Task instructions -
**a)** Answer these from the Eiger tire thread:
(i) What model year is the Eiger, and how many miles does it have?
(ii) What Maxxis Zilla size is the poster considering?
(iii) How does the reply describe the weight of the Zillas?
**b)** In the Eiger tire thread, return everything from "I am a drag" down to "do is paint!".

Extracted text -
# Tires for eiger



## quicklx (May 13, 2011)

I am new the forum and looked for a newbie thread, but couldnot find one. so I will introduce myself here.

I am a drag racer at heart, but the ATV's offer a freedom that compares to nothing. I am 34 yrs old, married, and have a 170 lb Newfie. I not only race the car but also build the engines, and do all the fabrication. The only thing I don't do is paint!

I have a Can-Am outlander as well as the Eiger that I recently aquired. Ok, so that's my intro, now for the good stuff!





The Eiger has 300 miles on it and its a 2004 4x4 Automatic. I am looking at all these stinking tires and I cannot make up my mind. I know the 400cc is on the small side of things so I do not want to put a tire on it that is going to kill it and take the fun out of it. I mainly ride trails, but in Michigan the trails go from hard pack, to mud, to light sand (rarely), hills, etc.. I like the bighorns but the weight and price scare me. I have been looking at the Maxxis Zilla in 27"'s due to them measuring on the small side 26-26.5" and they are very reasonably priced. 

Before getting the tires I have been setting a solid foundation for them to prevent what ever tire I decide on from bogging it down. Here's what is done to it, but I have not yet had the chance to ride it, so I have no idea what its like now from stock.

1. DynoJet jet kit
2. Slide mod
3. UNI air filter
4. EPI economy clutch kit (wet clutch springs and secondary spring)
5. Coop45 Mod#3 to movable sheave
6. new belt since I was in there
7. 2" lift kit

Others not yet done, but sooner
1. FMF muffler
2. Tires (keeping th stock wheels, may paint them but thats it)

If you have any suggestions or pics of eigers with larger tires on them, it would be greatly appreciated. Also, if you have any experience with the changes I have made, please let me know what I can expect from them.


----------



## Polaris425 (Dec 16, 2004)

The zilla's are a good choice. They are VERY light, & you shouldnt really notice any power loss with them especially since you have some mods listed there...

Data under study -
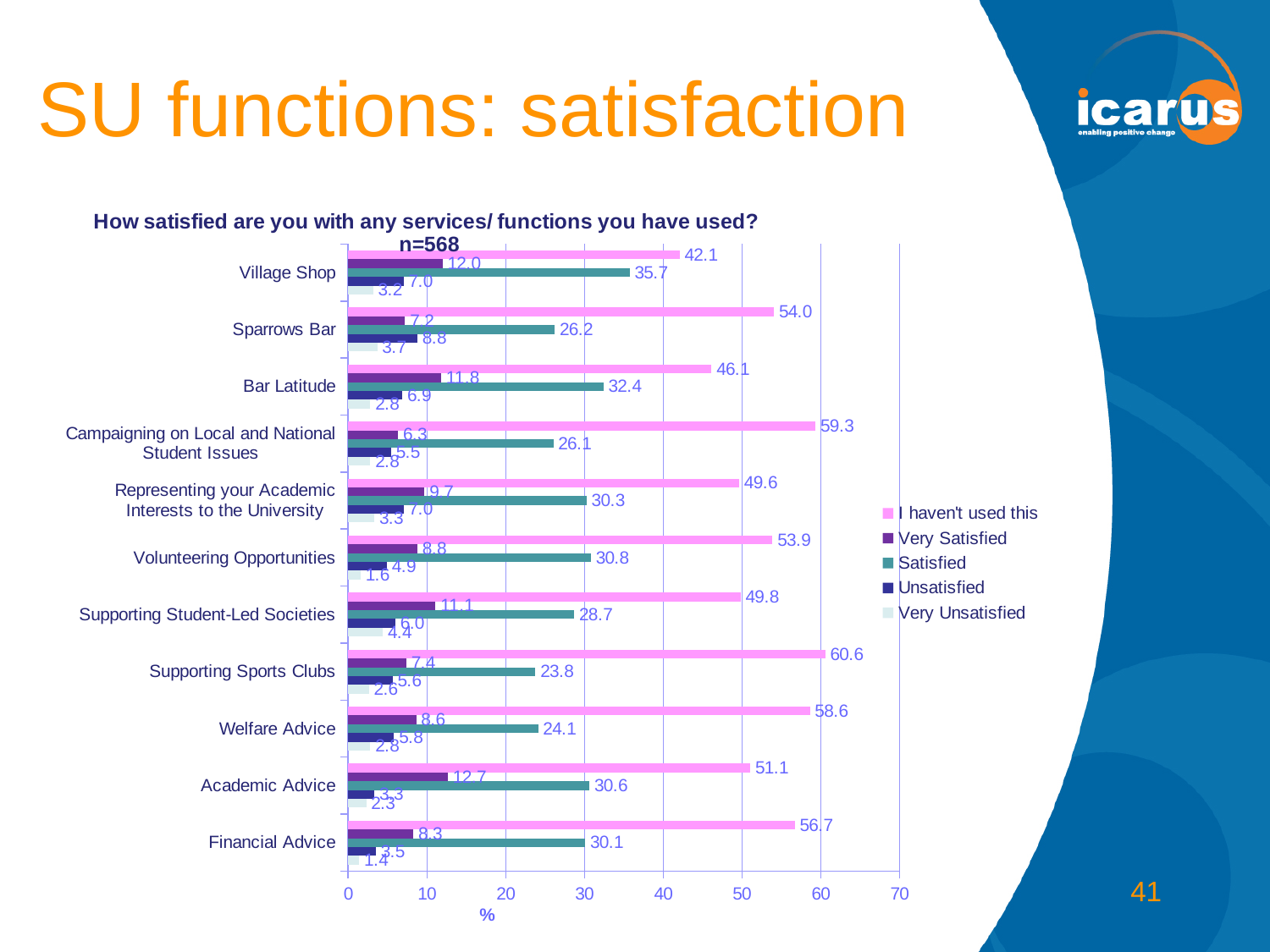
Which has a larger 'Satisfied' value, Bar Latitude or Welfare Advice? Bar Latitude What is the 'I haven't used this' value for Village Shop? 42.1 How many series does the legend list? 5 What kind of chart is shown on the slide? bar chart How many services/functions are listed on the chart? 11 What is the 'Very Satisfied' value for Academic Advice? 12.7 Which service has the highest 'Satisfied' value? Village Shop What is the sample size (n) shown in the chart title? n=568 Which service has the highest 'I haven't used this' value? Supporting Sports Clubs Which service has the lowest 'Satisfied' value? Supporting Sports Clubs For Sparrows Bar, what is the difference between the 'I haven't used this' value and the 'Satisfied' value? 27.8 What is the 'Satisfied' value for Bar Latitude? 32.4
...
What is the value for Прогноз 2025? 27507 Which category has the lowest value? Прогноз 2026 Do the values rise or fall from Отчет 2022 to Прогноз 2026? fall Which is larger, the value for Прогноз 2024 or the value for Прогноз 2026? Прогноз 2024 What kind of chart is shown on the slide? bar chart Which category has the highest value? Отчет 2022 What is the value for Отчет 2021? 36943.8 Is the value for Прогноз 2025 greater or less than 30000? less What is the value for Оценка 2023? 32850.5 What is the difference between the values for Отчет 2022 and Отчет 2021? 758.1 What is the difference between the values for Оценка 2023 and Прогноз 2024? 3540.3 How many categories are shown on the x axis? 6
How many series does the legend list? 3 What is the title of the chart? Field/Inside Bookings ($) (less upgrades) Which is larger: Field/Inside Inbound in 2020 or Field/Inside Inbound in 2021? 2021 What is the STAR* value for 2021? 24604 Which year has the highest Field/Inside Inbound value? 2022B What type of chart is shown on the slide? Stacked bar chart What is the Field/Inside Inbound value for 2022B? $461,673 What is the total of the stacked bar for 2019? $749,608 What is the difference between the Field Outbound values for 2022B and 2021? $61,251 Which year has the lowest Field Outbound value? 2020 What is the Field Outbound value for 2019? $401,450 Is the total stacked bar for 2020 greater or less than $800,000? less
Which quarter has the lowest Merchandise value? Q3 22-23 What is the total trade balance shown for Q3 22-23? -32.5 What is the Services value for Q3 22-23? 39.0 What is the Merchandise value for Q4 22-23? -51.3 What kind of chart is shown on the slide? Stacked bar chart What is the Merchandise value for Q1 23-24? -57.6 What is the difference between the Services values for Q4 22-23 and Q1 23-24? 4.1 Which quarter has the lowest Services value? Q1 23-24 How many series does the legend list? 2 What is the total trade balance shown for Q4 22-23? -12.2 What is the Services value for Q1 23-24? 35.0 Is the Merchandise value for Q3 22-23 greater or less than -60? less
* * *
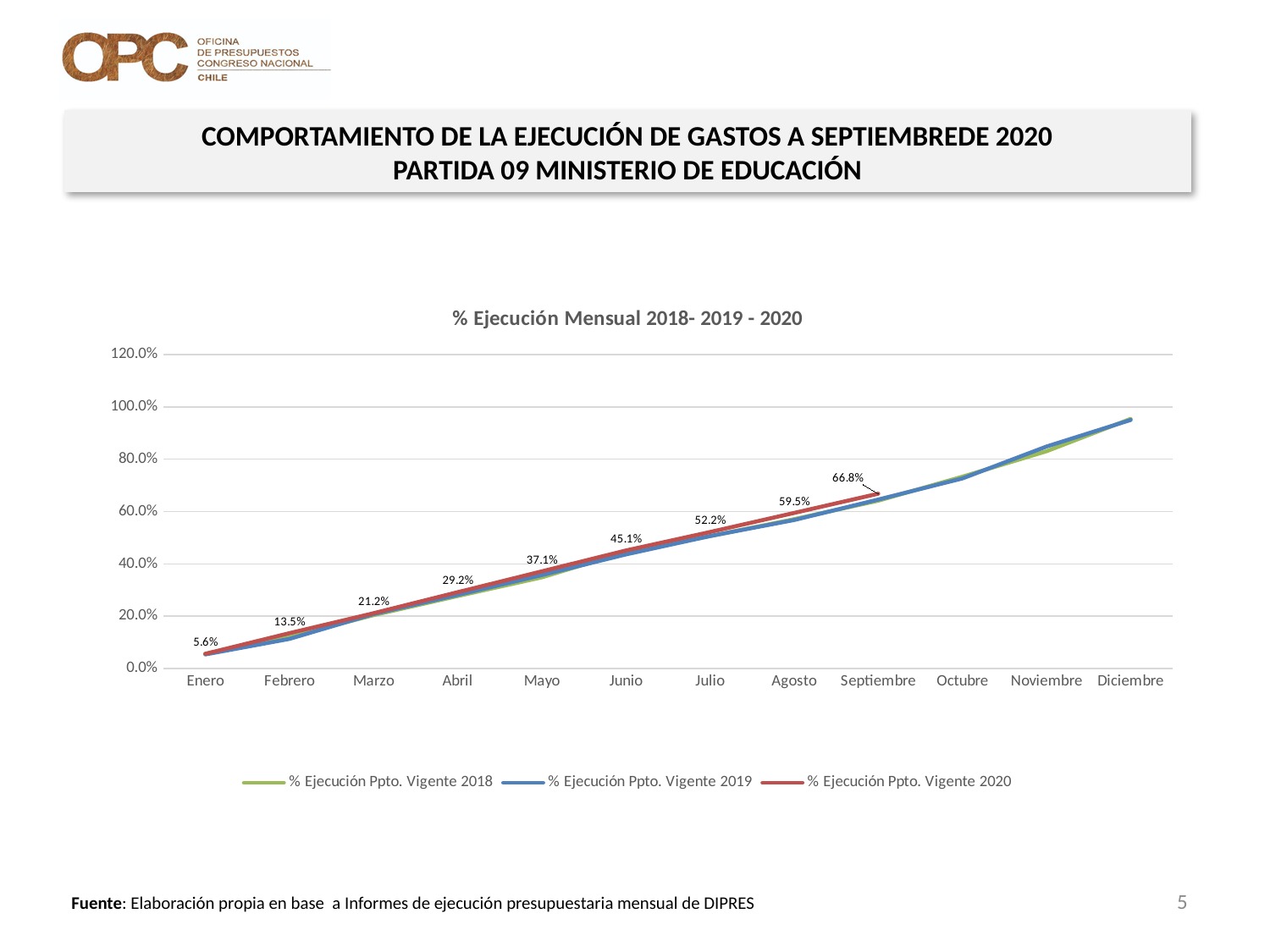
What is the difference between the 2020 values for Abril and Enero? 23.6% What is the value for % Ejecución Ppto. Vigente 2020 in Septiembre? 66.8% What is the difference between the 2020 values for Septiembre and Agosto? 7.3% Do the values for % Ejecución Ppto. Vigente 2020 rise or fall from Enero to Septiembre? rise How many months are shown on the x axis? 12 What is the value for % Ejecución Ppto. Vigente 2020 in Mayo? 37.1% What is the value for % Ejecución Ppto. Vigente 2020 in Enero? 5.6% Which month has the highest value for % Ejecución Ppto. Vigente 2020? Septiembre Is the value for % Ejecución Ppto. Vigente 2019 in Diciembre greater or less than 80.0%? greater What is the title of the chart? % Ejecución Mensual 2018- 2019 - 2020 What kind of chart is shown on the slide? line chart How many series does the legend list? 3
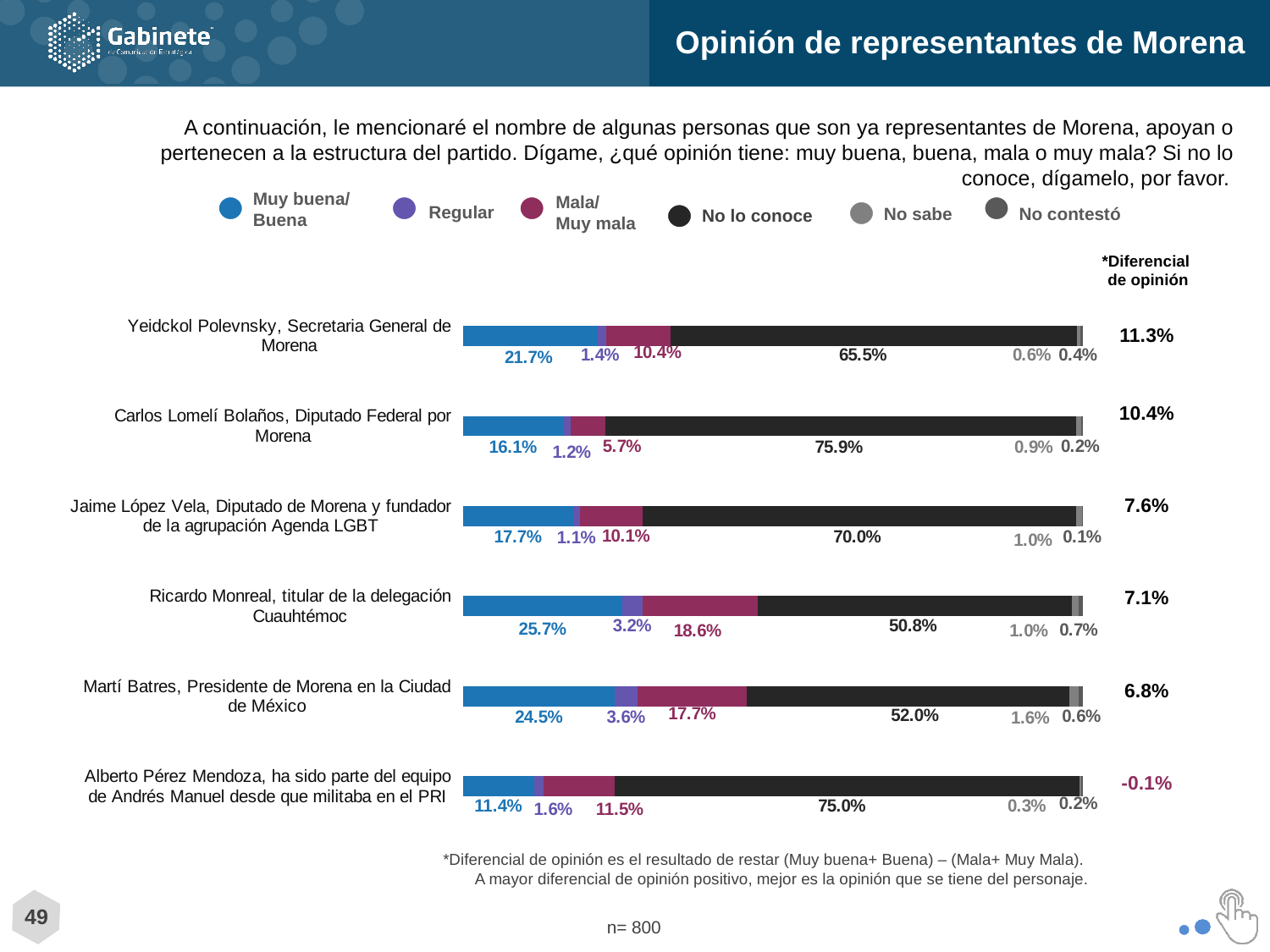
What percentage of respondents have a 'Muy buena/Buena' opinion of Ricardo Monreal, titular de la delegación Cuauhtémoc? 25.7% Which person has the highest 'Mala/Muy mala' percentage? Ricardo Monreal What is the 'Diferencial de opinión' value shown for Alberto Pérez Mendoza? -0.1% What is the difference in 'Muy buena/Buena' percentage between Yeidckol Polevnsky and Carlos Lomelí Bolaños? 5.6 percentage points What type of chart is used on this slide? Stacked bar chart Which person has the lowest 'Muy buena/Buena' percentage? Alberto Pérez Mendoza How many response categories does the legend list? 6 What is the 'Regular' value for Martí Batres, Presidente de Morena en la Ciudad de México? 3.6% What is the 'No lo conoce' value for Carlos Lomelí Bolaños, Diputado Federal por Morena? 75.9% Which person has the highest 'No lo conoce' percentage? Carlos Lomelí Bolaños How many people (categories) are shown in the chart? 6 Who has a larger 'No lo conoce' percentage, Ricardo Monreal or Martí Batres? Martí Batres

Answers in order -
**a)**
(i) It is a 2004, with 300 miles on it.
(ii) 27".
(iii) As VERY light.

**b)**
I am a drag racer at heart, but the ATV's offer a freedom that compares to nothing. I am 34 yrs old, married, and have a 170 lb Newfie. I not only race the car but also build the engines, and do all the fabrication. The only thing I don't do is paint!